Grid Search parameter and cross-validated data set in KNN classifier in Scikit-learn

  1. Yes you can CV on your entire dataset it is viable, but I still suggest you to at least split your data into 2 sets one for CV and one for testing.

  2. The .score function is supposed to return a single float value according to the documentation which is the score of the best estimator(which is the best scored estimator you get from fitting your GridSearchCV) on the given X,Y

  3. If you saw that the best parameter is 14 than yes you can go on whith using it in your model, but if you gave it more parameters you should set all of them. (- I say that because you haven't given your parameters list) And yes it is legitimate to check your CV once again just in case if this model is as good as it should.

Hope that makes the things clearer :)


If the dataset is small, you may not have the luxury for a train/test split. People often estimate the predictive power of the model solely based on cross-validation. In your code above, the GridSearchCV performs 5-fold cross-validation when you fit the model (clf.fit(X, y)) by splitting your train set into an inner train set (80%) and a validation set (20%).
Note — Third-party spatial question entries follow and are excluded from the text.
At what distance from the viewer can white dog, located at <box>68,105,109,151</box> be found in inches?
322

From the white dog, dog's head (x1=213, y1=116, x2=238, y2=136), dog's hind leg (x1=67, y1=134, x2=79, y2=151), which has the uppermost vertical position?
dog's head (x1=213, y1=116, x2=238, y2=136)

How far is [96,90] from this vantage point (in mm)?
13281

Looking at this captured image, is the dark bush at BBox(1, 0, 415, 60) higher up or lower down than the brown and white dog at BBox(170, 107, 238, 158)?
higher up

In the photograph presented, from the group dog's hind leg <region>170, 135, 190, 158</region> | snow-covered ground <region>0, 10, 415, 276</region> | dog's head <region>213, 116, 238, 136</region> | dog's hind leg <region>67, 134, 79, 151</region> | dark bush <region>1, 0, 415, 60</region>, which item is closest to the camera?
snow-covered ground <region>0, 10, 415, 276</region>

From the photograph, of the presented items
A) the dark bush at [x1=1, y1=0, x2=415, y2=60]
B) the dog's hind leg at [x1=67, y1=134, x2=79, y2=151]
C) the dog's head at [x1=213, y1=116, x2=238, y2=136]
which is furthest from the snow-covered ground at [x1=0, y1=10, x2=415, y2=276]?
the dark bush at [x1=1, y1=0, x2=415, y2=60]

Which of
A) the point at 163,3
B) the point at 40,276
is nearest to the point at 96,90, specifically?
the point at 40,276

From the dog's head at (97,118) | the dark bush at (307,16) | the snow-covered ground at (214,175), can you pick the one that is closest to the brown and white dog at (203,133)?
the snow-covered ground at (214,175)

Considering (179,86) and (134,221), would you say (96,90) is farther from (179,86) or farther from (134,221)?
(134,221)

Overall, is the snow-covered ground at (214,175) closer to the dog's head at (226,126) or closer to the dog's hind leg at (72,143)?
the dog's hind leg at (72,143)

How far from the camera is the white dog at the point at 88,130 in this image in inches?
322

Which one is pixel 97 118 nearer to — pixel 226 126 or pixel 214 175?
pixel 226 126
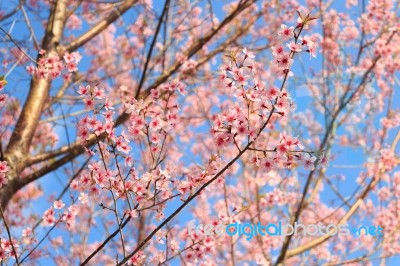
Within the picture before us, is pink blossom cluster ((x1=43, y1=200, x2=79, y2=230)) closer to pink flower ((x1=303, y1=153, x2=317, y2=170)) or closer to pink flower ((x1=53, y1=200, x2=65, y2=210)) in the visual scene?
pink flower ((x1=53, y1=200, x2=65, y2=210))

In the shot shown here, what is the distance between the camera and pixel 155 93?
3.05 meters

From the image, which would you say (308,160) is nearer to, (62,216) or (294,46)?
(294,46)

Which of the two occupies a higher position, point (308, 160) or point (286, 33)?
point (286, 33)

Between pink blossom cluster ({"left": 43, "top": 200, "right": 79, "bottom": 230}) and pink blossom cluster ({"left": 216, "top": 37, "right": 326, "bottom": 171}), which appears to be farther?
pink blossom cluster ({"left": 43, "top": 200, "right": 79, "bottom": 230})

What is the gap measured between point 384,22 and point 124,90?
3.64 m

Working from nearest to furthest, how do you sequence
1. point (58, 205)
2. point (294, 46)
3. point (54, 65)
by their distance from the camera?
point (294, 46) < point (58, 205) < point (54, 65)

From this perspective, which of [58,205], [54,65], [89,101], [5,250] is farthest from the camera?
[54,65]

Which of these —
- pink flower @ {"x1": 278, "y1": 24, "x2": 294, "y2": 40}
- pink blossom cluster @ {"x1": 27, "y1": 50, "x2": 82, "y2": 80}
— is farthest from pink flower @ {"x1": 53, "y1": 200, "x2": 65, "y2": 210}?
pink flower @ {"x1": 278, "y1": 24, "x2": 294, "y2": 40}

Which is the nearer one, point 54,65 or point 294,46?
point 294,46

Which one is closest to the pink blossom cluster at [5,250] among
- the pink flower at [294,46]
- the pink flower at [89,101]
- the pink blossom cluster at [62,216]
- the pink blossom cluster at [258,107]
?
the pink blossom cluster at [62,216]

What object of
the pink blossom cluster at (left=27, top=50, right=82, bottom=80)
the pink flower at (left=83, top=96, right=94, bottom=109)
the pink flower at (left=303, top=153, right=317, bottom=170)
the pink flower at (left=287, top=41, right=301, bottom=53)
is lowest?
the pink flower at (left=303, top=153, right=317, bottom=170)

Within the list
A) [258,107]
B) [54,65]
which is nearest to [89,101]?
[258,107]

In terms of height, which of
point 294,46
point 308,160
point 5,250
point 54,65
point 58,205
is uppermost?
point 54,65

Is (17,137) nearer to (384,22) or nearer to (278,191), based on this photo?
(278,191)
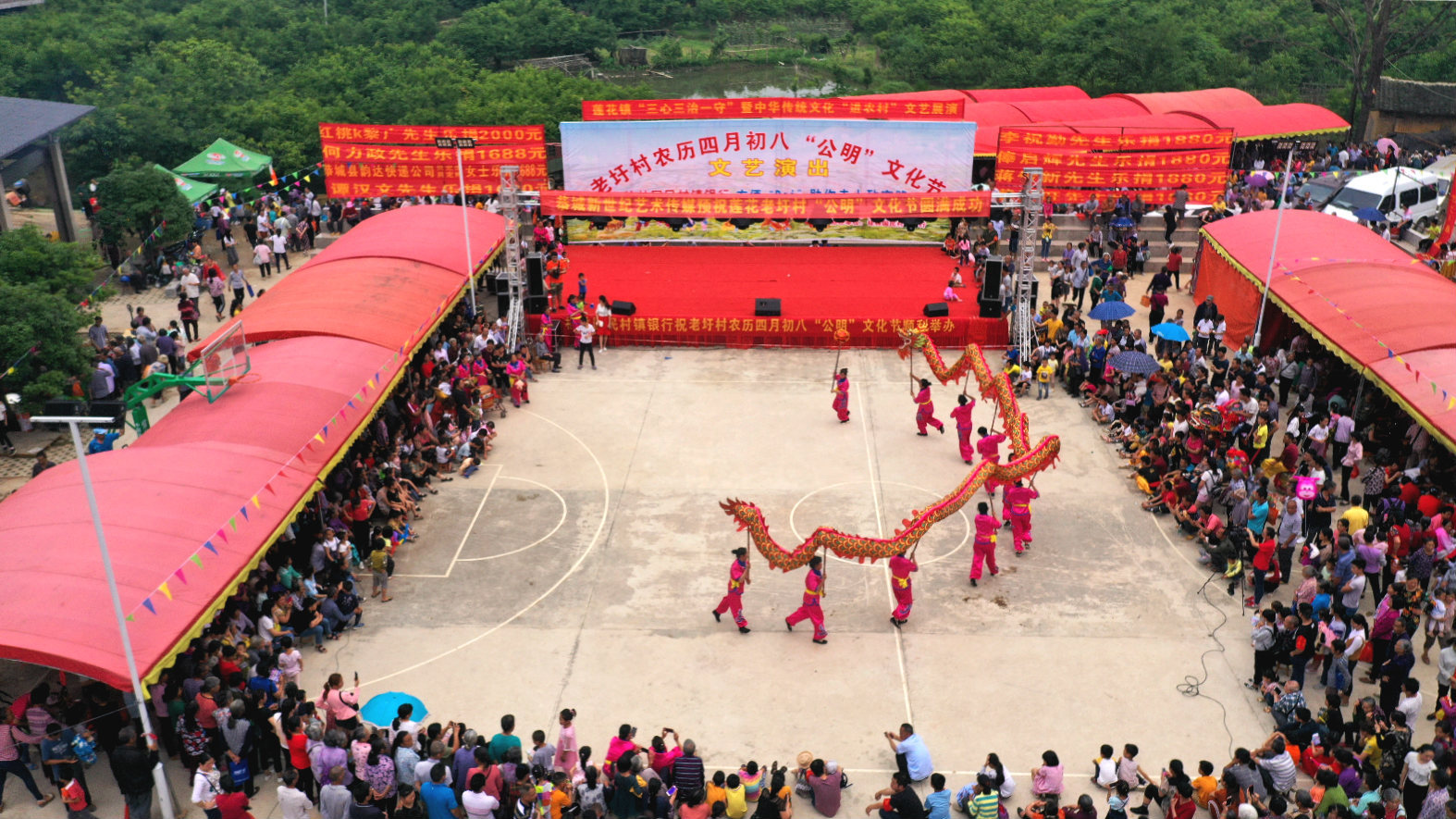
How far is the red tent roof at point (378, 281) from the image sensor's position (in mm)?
22938

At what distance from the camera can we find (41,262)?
25656 millimetres

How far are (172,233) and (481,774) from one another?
986 inches

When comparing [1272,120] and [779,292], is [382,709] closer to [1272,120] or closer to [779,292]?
[779,292]

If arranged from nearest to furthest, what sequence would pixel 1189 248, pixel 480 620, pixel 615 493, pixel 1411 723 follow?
1. pixel 1411 723
2. pixel 480 620
3. pixel 615 493
4. pixel 1189 248

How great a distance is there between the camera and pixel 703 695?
16344 millimetres

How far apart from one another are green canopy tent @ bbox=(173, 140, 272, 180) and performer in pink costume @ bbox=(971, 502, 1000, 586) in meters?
28.5

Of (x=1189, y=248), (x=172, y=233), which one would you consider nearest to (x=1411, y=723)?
(x=1189, y=248)

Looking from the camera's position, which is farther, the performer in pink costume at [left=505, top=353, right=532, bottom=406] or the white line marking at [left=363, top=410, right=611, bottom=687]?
the performer in pink costume at [left=505, top=353, right=532, bottom=406]

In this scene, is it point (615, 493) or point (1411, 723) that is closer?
point (1411, 723)

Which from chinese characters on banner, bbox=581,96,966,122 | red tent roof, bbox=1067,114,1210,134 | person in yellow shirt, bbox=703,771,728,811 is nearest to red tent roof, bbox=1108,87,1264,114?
red tent roof, bbox=1067,114,1210,134

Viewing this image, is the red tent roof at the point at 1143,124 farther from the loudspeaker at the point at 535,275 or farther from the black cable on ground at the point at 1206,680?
the black cable on ground at the point at 1206,680

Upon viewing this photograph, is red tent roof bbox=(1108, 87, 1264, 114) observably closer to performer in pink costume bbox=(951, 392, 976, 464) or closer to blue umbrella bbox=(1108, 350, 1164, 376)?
blue umbrella bbox=(1108, 350, 1164, 376)

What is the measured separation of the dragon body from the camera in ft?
55.6

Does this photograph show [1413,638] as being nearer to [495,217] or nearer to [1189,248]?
[1189,248]
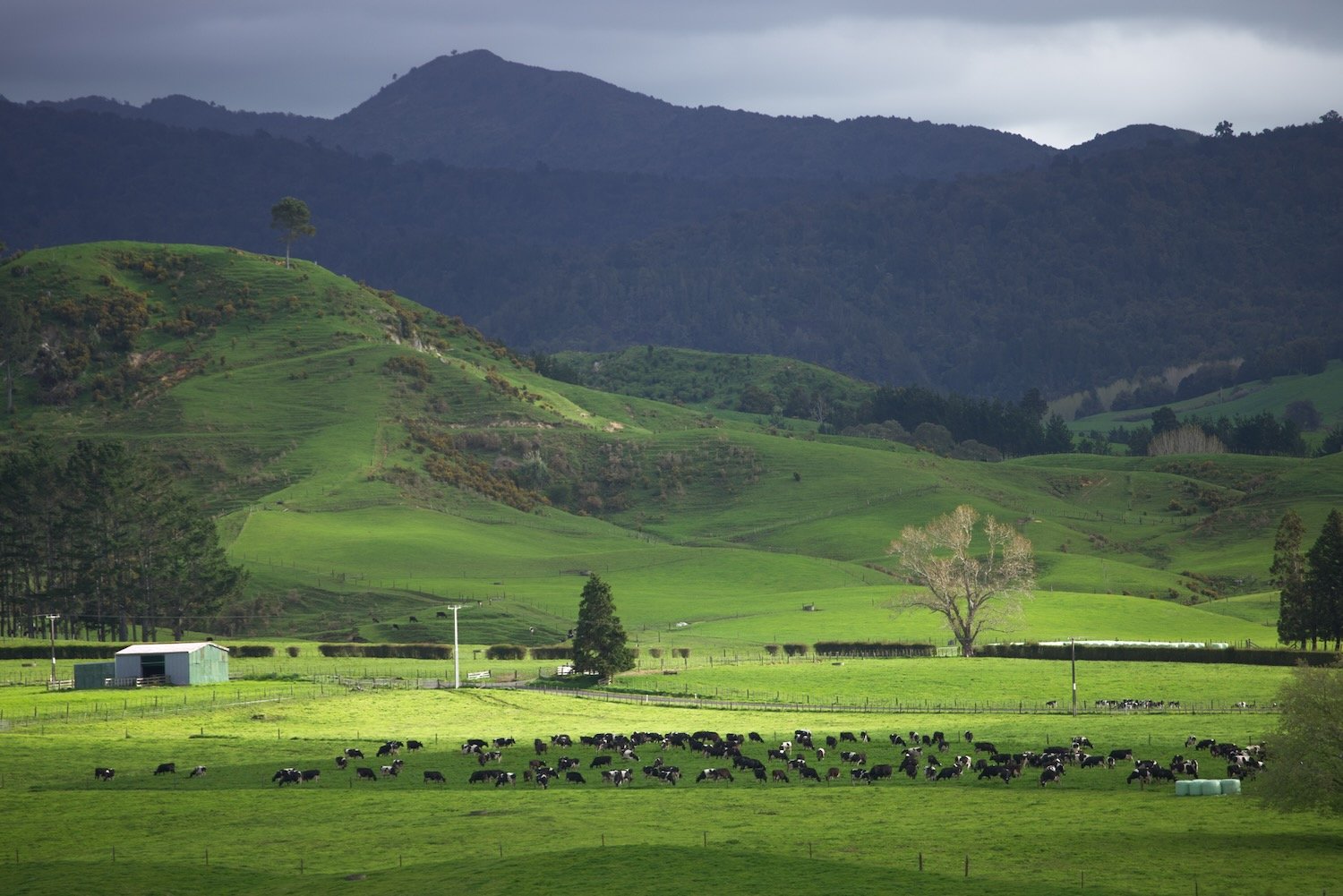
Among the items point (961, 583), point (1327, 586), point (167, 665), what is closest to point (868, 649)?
point (961, 583)

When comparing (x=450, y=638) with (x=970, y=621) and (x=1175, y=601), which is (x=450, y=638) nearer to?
(x=970, y=621)

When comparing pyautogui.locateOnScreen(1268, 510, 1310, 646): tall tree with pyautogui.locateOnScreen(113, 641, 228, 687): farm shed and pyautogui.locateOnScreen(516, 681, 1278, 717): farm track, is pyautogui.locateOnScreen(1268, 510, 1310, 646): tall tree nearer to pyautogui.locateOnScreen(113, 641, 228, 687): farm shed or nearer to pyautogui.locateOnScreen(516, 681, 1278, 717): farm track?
pyautogui.locateOnScreen(516, 681, 1278, 717): farm track

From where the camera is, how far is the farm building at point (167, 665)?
119m

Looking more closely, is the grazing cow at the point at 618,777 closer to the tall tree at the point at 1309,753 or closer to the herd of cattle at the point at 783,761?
the herd of cattle at the point at 783,761

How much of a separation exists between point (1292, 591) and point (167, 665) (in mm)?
91905

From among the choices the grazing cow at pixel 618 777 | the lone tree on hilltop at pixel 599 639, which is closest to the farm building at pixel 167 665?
the lone tree on hilltop at pixel 599 639

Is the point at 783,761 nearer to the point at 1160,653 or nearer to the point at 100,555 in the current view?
the point at 1160,653

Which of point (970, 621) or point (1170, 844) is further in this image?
point (970, 621)

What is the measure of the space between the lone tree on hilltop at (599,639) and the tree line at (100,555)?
2088 inches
You can access the model performance metrics including validation scores through clf.cv_results_. The metrics you want to look at including mean_test_score (In your case, you should have 1 score for each n_neighbor). You may also want to turn on 'mean_train_score' to have a sense of whether the model is overfitting. See sample code below for model setup (Note knn is a non-parametric ML model that is sensitive to the scale of the features so people often normalize features using StandardScaler):

    pipe = Pipeline([
        ('sc', StandardScaler()),     
        ('knn', KNeighborsClassifier(algorithm='brute')) 
    ])
    params = {
        'knn__n_neighbors': [3, 5, 7, 9, 11] # usually odd numbers
    }
    clf = GridSearchCV(estimator=pipe,           
                      param_grid=params, 
                      cv=5,
                      return_train_score=True) # Turn on cv train scores
    clf.fit(X, y)

A quick tip: the square-root of the number of samples is usually a good choice of n_neighbor so make sure you include that in your GridSearchCV. Hope this is helpful.